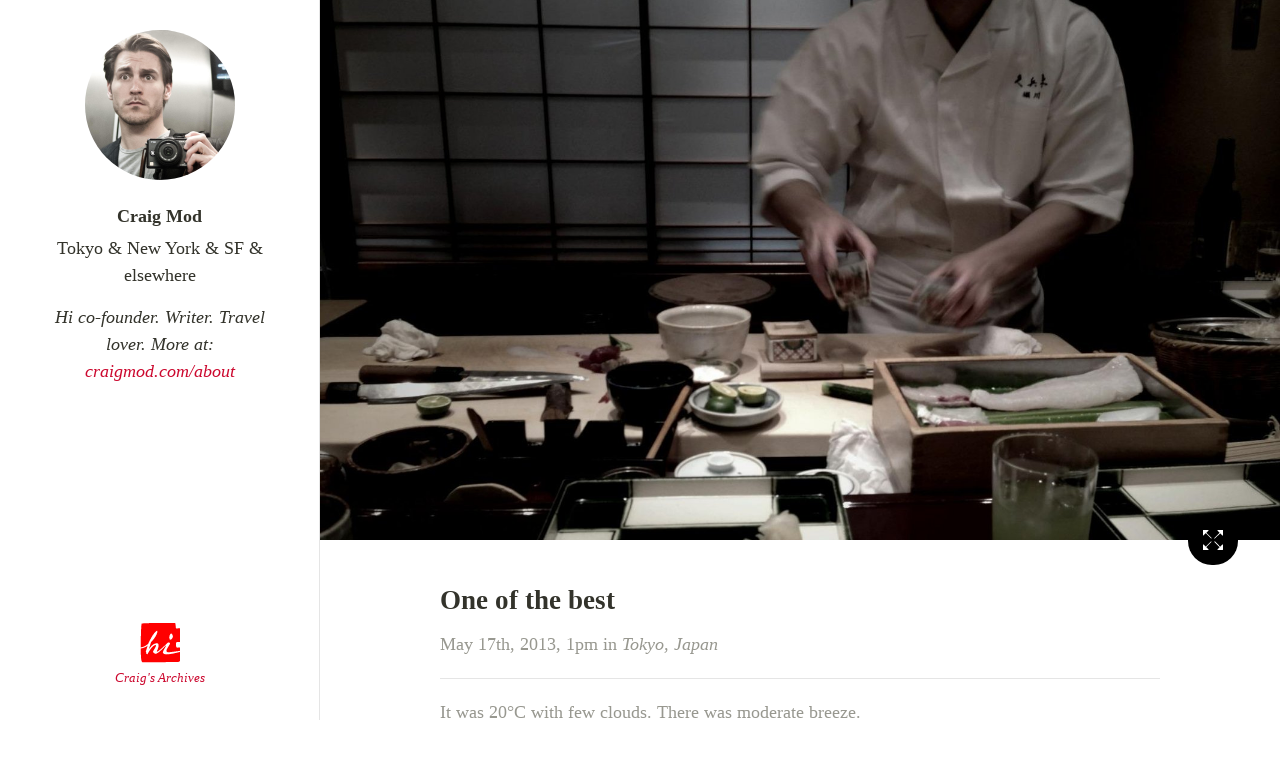

--- FILE ---
content_type: text/html
request_url: http://hi.craigmod.com/moments/4n0u2uk3.html
body_size: 2358
content:
<!doctype html>
  <head>
    <meta charset="utf-8">
    <meta http-equiv="X-UA-Compatible" content="IE=edge,chrome=1">
    <title>One of the best </title>
    <meta name="description" content="">
    <meta name="viewport" content="width=device-width, initial-scale=1">
    <link rel="apple-touch-icon" href="apple-touch-icon.png">

    <link rel="stylesheet" href="../css/normalize.css">
    <link rel="stylesheet" href="../css/main.css">
    <style type="text/css">
      .map iframe{
        pointer-events: none;
      }
    </style>
  </head>
  <body class="moment-page">
    <header>
      <div class="logo">
        <a href="../">
          <svg version="1.1" xmlns="http://www.w3.org/2000/svg" xmlns:xlink="http://www.w3.org/1999/xlink" x="0px" y="0px" width="40px" height="40px" viewBox="0 0 43 43" enable-background="new 0 0 43 43" xml:space="preserve">
            <g>
            <path class="background" fill="#FF0000" d="M1.769,0.671c-0.686,0.7-1.771,34.654-0.128,39.926c0.584,1.878,1.245,1.719,1.964,1.725
                  c0.72,0.005,36.007-0.368,37.469-0.44c1.555-0.076,2.321-1.021,2.516-3.294c0.097-1.134-0.069-12.161-0.204-12.325
                  c-0.134-0.166-2.698,0.159-3.418,0.243c-0.721,0.084-1.16-1.179-1.155-1.807c0.005-0.63-0.164-2.071-0.159-2.699
                  c0.005-0.63,0.439-1.437,1.16-1.512c0.701-0.075,3.707,0.16,3.883-0.13c0.176-0.292,0.013-12.528,0.02-13.427
                  c0.007-0.899-0.799-1.355-1.608-1.361c-0.81-0.006-2.251,0.432-2.251,0.432s-1.438-0.011-1.429-1.27
                  c0.01-1.258-0.329-3.959-0.329-3.959s-0.175-0.721-0.984-0.727C36.305,0.039,2.661-0.239,1.769,0.671z"></path>
            <path class="foreground" fill="#FFFFFF" d="M16.926,33.116c-1.678-0.013-3.272-1.749-2.785-2.764c0.444-0.928,4.122-6.668,2.953-6.677
                  c-4.23-0.033-8.743,9.599-9.014,9.777c-0.271,0.177-1.662-0.238-1.478-0.822c0.391-1.236-0.347-1.576-0.347-1.576
                  c0.007-0.898,2.076-6.817,2.076-6.817c-1.495,1.518-5.697,3.081-7.657,3.186c-1.395,0.074-0.191-1.155-0.191-1.155
                  s3.876-0.038,8.312-3.87c0,0,5.074-11.613,9.281-14.092c1.254-0.739,0.779,3.918-3.125,8.743c-0.51,0.631-1.816,2.234-3.084,3.483
                  l-2.399,7.985c0,0,3.709-6.807,8.685-6.767c3.147,0.023,1.396,5.585,0.299,7.825c-1.097,2.239,0.665,1.023,1.345,0.55
                  c2.486-1.735,9.823-8.602,10.095-8.96c0.272-0.357,2.116-0.298,2.378,0.604c0.263,0.901-3.917,6.534-3.927,7.838
                  c-0.011,1.304,0.929,1.896,2.143,1.905c1.214,0.009,12.603-1.605,13.149-1.652c0.473-0.042,0.541,0.917,0,1.081
                  c-0.688,0.21-10.379,2.84-15.415,2.802c-1.349-0.011-3.683-0.568-3.67-2.231c0.008-1.08,3.516-6.919,3.472-7.078
                  c-0.043-0.157-0.133-0.169-0.291-0.113C27.574,24.375,19.488,33.136,16.926,33.116z"></path>
            <path class="foreground" fill="#FFFFFF" d="M31.606,14.524c0.012-1.482,1.284-3.227,1.914-3.222s1.82,1.408,1.863,3.252
                  c0.034,1.438-1.87,3.447-2.454,3.354c-0.583-0.095-1.26,0.125-1.337-1.539C31.516,14.704,31.606,14.524,31.606,14.524z"></path>
            </g>
          </svg>
          <span>Craig's Archives</span>
        </a>
      </div>
      <div class="profile">
                  <a href="../"><img class="avatar" src="../images/530b2ab7c19cc247718b892e.jpg"></a>
                <div id="name">Craig&nbsp;Mod</div>
                  
                          <div id="location">Tokyo &amp; New York &amp; SF &amp; elsewhere</div>
                          <div id="bio">Hi co-founder. 

Writer. Travel lover. 

More at: <a href="https://craigmod.com/about/">craigmod.com/about</a></div>
              </div>
    </header>

    <main>
      <div class="content">
        <div class="moment-single">
                      <div class="full-img-wrap zoom">
              <img class="full-img" src="../images/5195abbfd03bc52e71000002.jpg" />
            </div>
            <div class="cover" style="background-image: url(../images/5195abbfd03bc52e71000002.jpg)">
              <button class="button button-zoom zoom">
                <img src="../css/zoom-icon.svg" />
              </button>
            </div>
                    <div class="container">
            <div class="moment-header">
              <h2 class="title">One of the best</h2>
              <p class="date">May 17th, 2013, 1pm
                in&nbsp;<span class="location">Tokyo,&nbsp;Japan</span>
              </p>
            </div>
                        <div class="moment-footer">
                              <p class="weather">It was 20°C with few clouds. There was moderate breeze.</p>
                            <div class="map">
                <iframe
                  width="100%"
                  height="350"
                  frameborder="0" style="border:0"
                  src="https://www.google.com/maps/embed/v1/view?key=AIzaSyAL8NSsmxfADMOyhK7k954zfSoK1fF5REg&center=35.671001896541,139.75995008996&language=en&zoom=12" allowfullscreen>
                </iframe>
              </div>
                          </div>
          </div>
        </div>
      </div>
    </main>

    <script src="../js/jquery.min.js"></script> 
<script type="text/javascript">
      $(document).ready(function() {
        $('.zoom').on('click', function() {
          $('body').find('.full-img-wrap').toggleClass('is-visible');
        })
      });

      $(document).on('click', '.map', function () {
        $('.map iframe').css("pointer-events", "auto");
      });

      $(document).on('mouseleave', '.map', function() {
        $('.map iframe').css("pointer-events", "none");
      });

    </script>

     

  </body>
</html>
————————
* What to do
Pull every line with the string "craigmod" out of the material.

* Finished task
request_url: http://hi.craigmod.com/moments/4n0u2uk3.html
More at: <a href="https://craigmod.com/about/">craigmod.com/about</a></div>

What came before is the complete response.